Interview with RJ Barker
RJ Barker is the author of the epic fantasy trilogy The Wounded Kingdom, beginning with Age of Assassins.
He lives in Leeds with his wife, son and a collection of questionable taxidermy, odd art, scary music and more books than they have room for.
His next book, King of Assassins, will be released in August.
Hi RJ! For those that haven’t heard of you, pitch Blood of Assassins (BOA) in 50 words or less. Here’s your microphone…Away. You. Go!
A good king is on the verge of decisively winning his crown, but the assassin, Girton Club-Foot is warned that a traitor lurks, ready to strike at the king’s greatest triumph. So it’s up to Girton to stop it happening. But can he trust his source, in fact, can he trust anyone?
And a lot of people die.
Blood of Assassins is the second book in the Wounded Kingdom series, picking up several years after the events of Age of Assassins.
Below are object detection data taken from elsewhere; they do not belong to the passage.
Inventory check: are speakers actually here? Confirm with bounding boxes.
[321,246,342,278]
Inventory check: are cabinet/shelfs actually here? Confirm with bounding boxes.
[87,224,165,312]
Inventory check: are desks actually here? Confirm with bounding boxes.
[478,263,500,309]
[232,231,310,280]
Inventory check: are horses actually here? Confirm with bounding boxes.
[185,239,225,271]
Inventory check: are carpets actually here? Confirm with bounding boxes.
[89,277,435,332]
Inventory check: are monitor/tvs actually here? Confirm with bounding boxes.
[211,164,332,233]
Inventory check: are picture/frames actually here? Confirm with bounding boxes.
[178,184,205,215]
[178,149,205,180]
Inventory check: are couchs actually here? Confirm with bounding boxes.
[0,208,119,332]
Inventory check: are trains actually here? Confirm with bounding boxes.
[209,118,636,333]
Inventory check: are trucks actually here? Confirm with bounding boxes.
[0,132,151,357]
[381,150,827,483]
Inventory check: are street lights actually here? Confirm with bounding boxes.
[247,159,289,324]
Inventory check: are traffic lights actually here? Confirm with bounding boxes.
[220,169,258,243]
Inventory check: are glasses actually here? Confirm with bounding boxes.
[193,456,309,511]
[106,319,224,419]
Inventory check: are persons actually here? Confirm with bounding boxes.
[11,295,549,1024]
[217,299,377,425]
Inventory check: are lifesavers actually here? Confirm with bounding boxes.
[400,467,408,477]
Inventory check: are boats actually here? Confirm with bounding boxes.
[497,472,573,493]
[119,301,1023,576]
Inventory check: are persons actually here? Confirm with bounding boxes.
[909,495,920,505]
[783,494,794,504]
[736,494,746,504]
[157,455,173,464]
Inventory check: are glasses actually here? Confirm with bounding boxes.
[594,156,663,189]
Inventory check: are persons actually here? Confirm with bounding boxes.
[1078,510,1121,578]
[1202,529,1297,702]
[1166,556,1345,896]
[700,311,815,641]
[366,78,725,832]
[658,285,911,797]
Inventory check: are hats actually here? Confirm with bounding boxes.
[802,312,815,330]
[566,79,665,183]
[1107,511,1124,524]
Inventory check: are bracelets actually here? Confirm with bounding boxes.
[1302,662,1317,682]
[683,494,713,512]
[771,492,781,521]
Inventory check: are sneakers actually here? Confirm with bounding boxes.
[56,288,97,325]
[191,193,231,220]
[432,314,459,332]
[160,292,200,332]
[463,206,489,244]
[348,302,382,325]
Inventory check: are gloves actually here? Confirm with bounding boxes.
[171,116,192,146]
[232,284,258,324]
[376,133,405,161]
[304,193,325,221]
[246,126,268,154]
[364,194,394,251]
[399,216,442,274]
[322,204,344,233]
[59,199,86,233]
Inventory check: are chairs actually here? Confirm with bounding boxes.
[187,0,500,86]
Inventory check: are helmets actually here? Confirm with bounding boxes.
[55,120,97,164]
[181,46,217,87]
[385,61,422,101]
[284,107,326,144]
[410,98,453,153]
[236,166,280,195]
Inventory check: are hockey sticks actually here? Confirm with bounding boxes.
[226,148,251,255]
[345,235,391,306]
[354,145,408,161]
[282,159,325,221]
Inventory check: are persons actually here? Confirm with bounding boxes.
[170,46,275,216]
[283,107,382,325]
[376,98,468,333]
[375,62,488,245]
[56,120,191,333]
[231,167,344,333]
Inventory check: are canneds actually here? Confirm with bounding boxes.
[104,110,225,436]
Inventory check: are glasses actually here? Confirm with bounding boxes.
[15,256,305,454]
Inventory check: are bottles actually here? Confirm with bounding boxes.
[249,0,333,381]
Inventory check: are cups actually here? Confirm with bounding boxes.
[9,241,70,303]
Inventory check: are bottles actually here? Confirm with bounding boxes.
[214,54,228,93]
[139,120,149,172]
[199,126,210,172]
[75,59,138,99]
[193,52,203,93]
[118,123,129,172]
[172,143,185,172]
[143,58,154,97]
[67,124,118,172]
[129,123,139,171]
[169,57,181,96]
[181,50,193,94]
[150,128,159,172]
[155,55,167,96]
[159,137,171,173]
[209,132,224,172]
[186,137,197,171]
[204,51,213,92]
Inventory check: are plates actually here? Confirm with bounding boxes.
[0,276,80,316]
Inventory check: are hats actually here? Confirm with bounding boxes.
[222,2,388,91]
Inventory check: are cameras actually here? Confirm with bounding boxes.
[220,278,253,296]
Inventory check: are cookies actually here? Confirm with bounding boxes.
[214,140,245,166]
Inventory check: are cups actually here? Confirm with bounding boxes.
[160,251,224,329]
Partly because of this, readers could start BoA without reading AoA first, but in my opinion they’d be missing out on a fantastic read, and not enjoy BoA to its full extent.
Was writing BoA as a ‘semi standalone’ intentional, or a coincidence?
I’m quite heavily influenced by modern crime writers who write a series of standalone books but there is an ongoing story going on in the background, but not usually one intrusive enough to stop you picking up any book. I wanted to write a fantasy version of that so, in theory, you could read any of the Wounded Kingdom books and get a complete story. Though if you read all three in the correct order I think you’ll find it more satisfying and you’ll get more out of the books, especially the final one.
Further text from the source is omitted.